Make it So On and So Forth

  • Tallinn’s tool is just blatantly a sonic screwdriver, right?
  • With Rios just calling Picard “Admiral” after the car accident, I’m wondering if Renée will put things together.
  • Speaking of Lucas-ifcation, don’t some of the effects changes in Star Trek: The Motion Picture: The Director’s Edition come off as a little much? Re-editing/adding footage/reordering footage is one thing, but changing mattes? Might as well slide some Dewbacks in there. (MT: I actually haven’t seen the film since renting the VHS many years ago at my family’s cabin. My younger cousin Matt made fart noises through all those long, tedious shots of the Enterprise, but maybe that was for the best?)

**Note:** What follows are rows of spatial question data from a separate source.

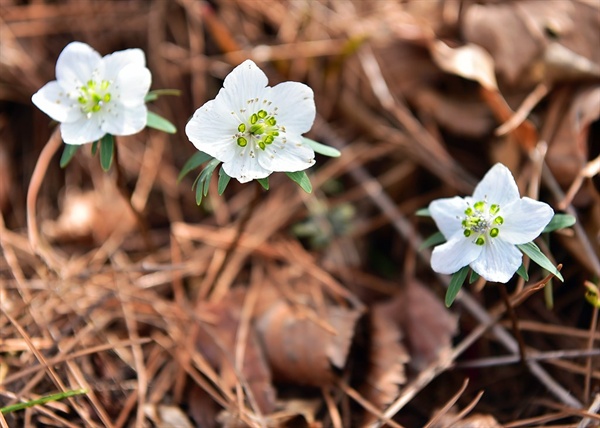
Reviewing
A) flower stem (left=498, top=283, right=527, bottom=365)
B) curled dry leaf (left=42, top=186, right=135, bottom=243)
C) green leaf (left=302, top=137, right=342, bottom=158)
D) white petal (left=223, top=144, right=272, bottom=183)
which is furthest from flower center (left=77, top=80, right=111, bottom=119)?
flower stem (left=498, top=283, right=527, bottom=365)

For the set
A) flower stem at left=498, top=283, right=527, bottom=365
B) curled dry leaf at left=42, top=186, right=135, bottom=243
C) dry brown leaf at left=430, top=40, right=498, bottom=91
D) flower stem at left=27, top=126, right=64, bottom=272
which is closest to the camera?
flower stem at left=498, top=283, right=527, bottom=365

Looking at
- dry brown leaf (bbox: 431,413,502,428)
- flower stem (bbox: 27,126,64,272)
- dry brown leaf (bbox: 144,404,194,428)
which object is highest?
flower stem (bbox: 27,126,64,272)

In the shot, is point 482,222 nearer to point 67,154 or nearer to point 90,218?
point 67,154

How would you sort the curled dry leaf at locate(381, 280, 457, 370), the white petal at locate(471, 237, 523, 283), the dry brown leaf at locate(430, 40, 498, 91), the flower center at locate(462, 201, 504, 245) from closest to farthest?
the white petal at locate(471, 237, 523, 283)
the flower center at locate(462, 201, 504, 245)
the curled dry leaf at locate(381, 280, 457, 370)
the dry brown leaf at locate(430, 40, 498, 91)

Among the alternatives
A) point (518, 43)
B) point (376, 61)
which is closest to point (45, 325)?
point (376, 61)

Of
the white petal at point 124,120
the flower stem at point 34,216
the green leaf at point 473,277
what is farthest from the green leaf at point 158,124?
the green leaf at point 473,277

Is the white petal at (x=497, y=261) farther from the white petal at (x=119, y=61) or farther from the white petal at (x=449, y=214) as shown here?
the white petal at (x=119, y=61)

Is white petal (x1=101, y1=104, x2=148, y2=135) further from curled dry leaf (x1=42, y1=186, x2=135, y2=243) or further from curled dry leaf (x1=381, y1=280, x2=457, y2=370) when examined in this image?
curled dry leaf (x1=381, y1=280, x2=457, y2=370)

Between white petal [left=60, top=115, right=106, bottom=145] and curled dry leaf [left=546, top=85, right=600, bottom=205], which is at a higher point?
white petal [left=60, top=115, right=106, bottom=145]
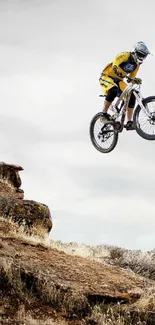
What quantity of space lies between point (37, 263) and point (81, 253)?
13.2ft

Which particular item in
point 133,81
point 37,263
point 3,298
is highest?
point 133,81

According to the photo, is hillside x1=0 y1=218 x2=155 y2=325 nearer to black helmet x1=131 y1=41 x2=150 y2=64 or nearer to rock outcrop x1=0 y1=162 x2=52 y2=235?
rock outcrop x1=0 y1=162 x2=52 y2=235

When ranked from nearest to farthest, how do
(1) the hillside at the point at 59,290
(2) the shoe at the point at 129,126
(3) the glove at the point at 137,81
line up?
(1) the hillside at the point at 59,290 → (3) the glove at the point at 137,81 → (2) the shoe at the point at 129,126

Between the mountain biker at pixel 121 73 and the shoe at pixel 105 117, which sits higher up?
the mountain biker at pixel 121 73

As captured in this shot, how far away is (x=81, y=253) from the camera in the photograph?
21594mm

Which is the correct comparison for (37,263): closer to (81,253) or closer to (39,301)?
(39,301)

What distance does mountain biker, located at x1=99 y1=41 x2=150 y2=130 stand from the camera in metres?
16.1

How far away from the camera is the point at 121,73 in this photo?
16.9 meters

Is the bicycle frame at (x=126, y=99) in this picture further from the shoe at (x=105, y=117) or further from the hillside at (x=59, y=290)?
the hillside at (x=59, y=290)

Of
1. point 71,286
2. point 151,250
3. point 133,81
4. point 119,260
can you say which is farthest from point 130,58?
point 151,250

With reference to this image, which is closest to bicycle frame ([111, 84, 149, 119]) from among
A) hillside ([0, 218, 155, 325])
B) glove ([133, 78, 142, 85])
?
glove ([133, 78, 142, 85])

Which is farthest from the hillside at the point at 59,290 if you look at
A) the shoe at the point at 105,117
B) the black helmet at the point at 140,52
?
the black helmet at the point at 140,52

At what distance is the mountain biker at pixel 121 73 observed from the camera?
16.1 metres

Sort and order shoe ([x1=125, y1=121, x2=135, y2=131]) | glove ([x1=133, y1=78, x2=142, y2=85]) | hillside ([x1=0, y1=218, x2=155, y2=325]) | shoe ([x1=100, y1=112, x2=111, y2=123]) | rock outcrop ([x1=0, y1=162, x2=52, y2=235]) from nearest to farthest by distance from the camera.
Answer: hillside ([x1=0, y1=218, x2=155, y2=325])
glove ([x1=133, y1=78, x2=142, y2=85])
shoe ([x1=125, y1=121, x2=135, y2=131])
shoe ([x1=100, y1=112, x2=111, y2=123])
rock outcrop ([x1=0, y1=162, x2=52, y2=235])
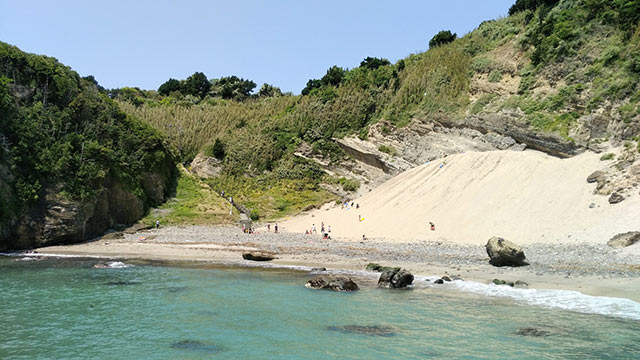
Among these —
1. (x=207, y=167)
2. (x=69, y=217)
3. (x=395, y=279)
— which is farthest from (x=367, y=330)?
(x=207, y=167)

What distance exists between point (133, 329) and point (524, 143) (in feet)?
101

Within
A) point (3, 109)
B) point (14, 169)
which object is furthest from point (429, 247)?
point (3, 109)

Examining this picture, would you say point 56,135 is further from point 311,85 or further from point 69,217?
point 311,85

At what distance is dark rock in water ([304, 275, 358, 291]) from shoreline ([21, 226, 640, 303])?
12.7ft

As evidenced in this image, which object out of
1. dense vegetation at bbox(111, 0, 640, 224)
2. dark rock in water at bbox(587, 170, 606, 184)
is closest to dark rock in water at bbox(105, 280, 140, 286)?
dark rock in water at bbox(587, 170, 606, 184)

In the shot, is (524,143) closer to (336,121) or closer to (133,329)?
(336,121)

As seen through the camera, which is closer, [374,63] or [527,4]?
[527,4]

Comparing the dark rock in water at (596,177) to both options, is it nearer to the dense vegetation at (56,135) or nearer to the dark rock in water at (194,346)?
the dark rock in water at (194,346)

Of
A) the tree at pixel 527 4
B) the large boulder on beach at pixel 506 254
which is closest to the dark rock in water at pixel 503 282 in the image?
the large boulder on beach at pixel 506 254

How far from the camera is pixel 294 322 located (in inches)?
457

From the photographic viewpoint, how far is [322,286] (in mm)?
15664

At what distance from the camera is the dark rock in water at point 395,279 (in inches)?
615

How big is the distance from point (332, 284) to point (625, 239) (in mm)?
12611

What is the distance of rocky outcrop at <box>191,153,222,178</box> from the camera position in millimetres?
47312
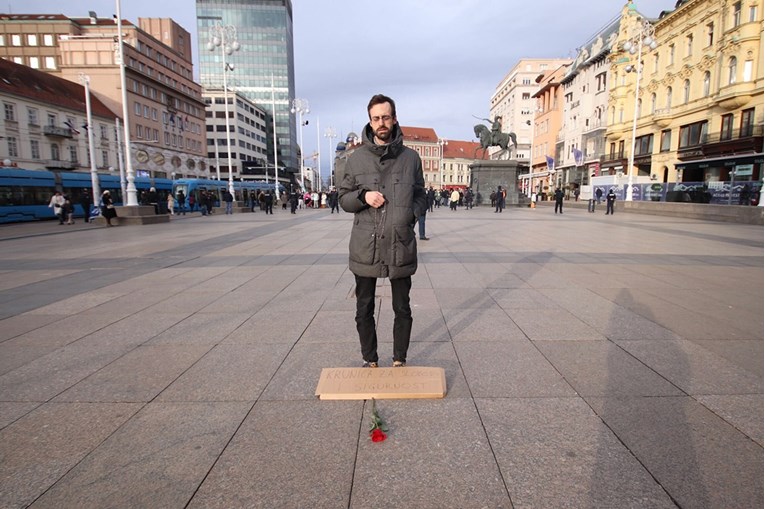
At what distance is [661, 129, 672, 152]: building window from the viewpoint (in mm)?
39656

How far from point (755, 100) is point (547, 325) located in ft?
119

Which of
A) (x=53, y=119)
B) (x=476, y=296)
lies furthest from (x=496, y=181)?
(x=53, y=119)

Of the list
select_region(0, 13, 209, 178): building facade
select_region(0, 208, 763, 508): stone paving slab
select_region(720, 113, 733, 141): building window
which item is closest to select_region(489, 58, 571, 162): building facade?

  • Even Pat Benatar knew that “Shadows of the Night” was about keeping the fascists from winning. Just watch the video!
  • Wild prediction: Tallinn will learn an important lesson about how it’s okay to interact with the subjects under her protection and go on to become Boothby. After all, it’s her job to look after the Picards! And it would further support my theory that Picard is Wesley’s father. Yeah, I said it. (WN: That is going to make Jack Crusher’s ghost *quite* unhappy.)
  • I hope Evan Evagora is getting his full per-episode rate for his half-second appearances in the last few episodes. He’s still in the opening credits!